Paul
Goble
Staunton, August 12 – Despite its
declarations about taking revenge against Kyiv for supposedly sending “diversionists”
into Crimea, Moscow is unlikely to launch a major war but instead hopes to use
the threat of such a conflict to force Ukraine to agree to a resolution of the conflict
that would result in a Bosnia-style outcome, according to Anatoly Oktisyuk.
But the senior analyst at Kyiv’s
International Center for Research about the Future says that Moscow’s interest
in such a solution inevitably challenges Kyiv to select one of four very
different strategies (apostrophe.com.ua/article/politics/2016-08-12/posledstviya-kryimskoy-diversii-ukrainu-jdut-chetyire-stsenariya-razvitiya-sobyitiy/6735).
As Oktisyuk points out, “the Bosnian
war ended more than 20 years ago but Bosnia-Herzegovina is one of the most
backward countries of Europe with massive corruption and the deepening erosion
of state institutions. Local identities dominate over national ones, there is
no consensus or national unity, and that interferes with the country’s development.”
Not surprisingly, he continues,
Russia would like to see exactly that outcome for Ukraine because it would
leave the country as “a neutral federal state without claims on Crimea and one
in which the anti-Russian West and Center would be balanced by a pro-Russian
enclave in the Donbass.”
Indeed, the Kyiv analyst says, “the
political component of the 2015 Minsk agreements very much recalls the Dayton
format of resolving the conflict in Bosnia in 1995.” The major difference is that there were NATO
and then European forces in the former Yugoslavia while there are no such
forces in Ukraine. Kyiv has sought so far unsuccessfully to change that.
“With the help of the Minsk agreements,” Oktisyuk
continues, “the Kremlin plans to create in Ukraine a pro-Russian enclave of the
DNR and LNR” with its own special local administration and policies oriented
toward Moscow. If Kyiv does what Moscow wants, Ukraine will get these regions
back in forms that will harm Kyiv.
It
is clear, he argues, that “Russia in any case will work to promote the federalization
of Ukraine if not in the current circumstances then after several electoral
cycles when a new pragmatic government, like Georgia after Saakashvili, will
appear in the country.”
The
Ukrainian government has made Russia’s task easier, he suggests, by failing to
articulate a clear policy of national unity.

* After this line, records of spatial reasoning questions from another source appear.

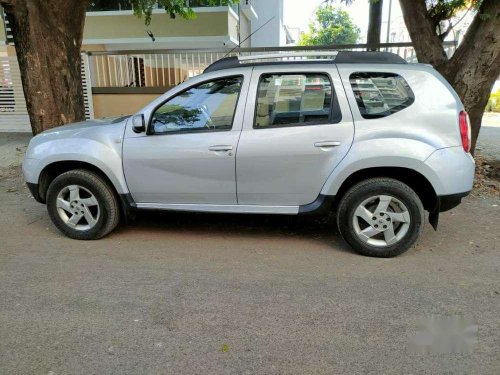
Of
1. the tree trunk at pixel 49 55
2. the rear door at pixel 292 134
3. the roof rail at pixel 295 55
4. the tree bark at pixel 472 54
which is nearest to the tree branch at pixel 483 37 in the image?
the tree bark at pixel 472 54

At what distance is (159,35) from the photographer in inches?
541

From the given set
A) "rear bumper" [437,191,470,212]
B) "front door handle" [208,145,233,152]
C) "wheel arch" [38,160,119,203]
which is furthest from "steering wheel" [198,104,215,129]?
"rear bumper" [437,191,470,212]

Efforts to promote one oriented toward the east or toward the west have
failed in the past. And now Ukraine
would have to come up with one while Russian forces are on its territory.
The
Minsk accords are “dangerous for Ukraine” for all those reasons, but Kyiv can’t
simply walk away from them without being accused by the West as well as Moscow
of not keeping its promises. Consequently, Oktisyuk says, “Ukraine needs to
decide what to do with the Donbass and Crimea as soon as possible.”
.
There
are four stark choices, he suggests:
·
First, Kyiv could “agree to the Kremlin’s
conditions, federalize the country, reject the possibility of NATO membership
and pursue a mutually profitable foreign policy on the multi-vector principles.”
·
Second, it could “construct ‘a Ukrainian Israel,’

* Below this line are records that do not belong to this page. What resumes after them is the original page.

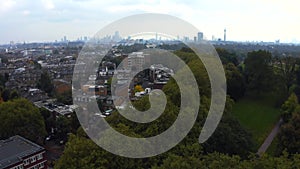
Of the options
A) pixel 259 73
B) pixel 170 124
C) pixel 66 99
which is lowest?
pixel 66 99

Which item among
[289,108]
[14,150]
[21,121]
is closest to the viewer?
[14,150]

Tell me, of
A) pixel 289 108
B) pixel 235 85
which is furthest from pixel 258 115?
pixel 235 85

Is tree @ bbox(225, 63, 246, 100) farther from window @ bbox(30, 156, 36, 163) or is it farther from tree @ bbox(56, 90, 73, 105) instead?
window @ bbox(30, 156, 36, 163)

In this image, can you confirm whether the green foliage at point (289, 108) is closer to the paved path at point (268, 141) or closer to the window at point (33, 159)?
the paved path at point (268, 141)

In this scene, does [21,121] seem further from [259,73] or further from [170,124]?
[259,73]

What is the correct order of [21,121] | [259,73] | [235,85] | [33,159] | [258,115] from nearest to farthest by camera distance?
[33,159]
[21,121]
[258,115]
[235,85]
[259,73]

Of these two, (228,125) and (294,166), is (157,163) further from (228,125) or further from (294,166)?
(228,125)

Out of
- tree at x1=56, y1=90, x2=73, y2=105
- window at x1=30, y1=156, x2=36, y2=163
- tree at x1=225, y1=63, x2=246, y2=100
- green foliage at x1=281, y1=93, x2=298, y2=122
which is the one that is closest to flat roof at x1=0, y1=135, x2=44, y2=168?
window at x1=30, y1=156, x2=36, y2=163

give up the territories in revolt and await better times for their return.” In
the meantime, it would pursue the construction of “a successful country, a
powerful army and a competitive economy.”
·
Third, it could “live under the conditions of
‘no war, no peace,’ in which corruption would continue and the country would
march in place. Such a scenario,” Oktisyuk says, “sooner or later would lead
either to the first or the fourth variant.”
·
Or fourth, Kyiv could attempt “to resolve the
conflict by military means, which could end either with a complete castrophe or
the formation of a new state idea and mythology.”
Moscow’s latest actions do not necessarily
point to one or the other of these, he suggests, but the Kremlin’s moves do
make the choice clearer and more immediate.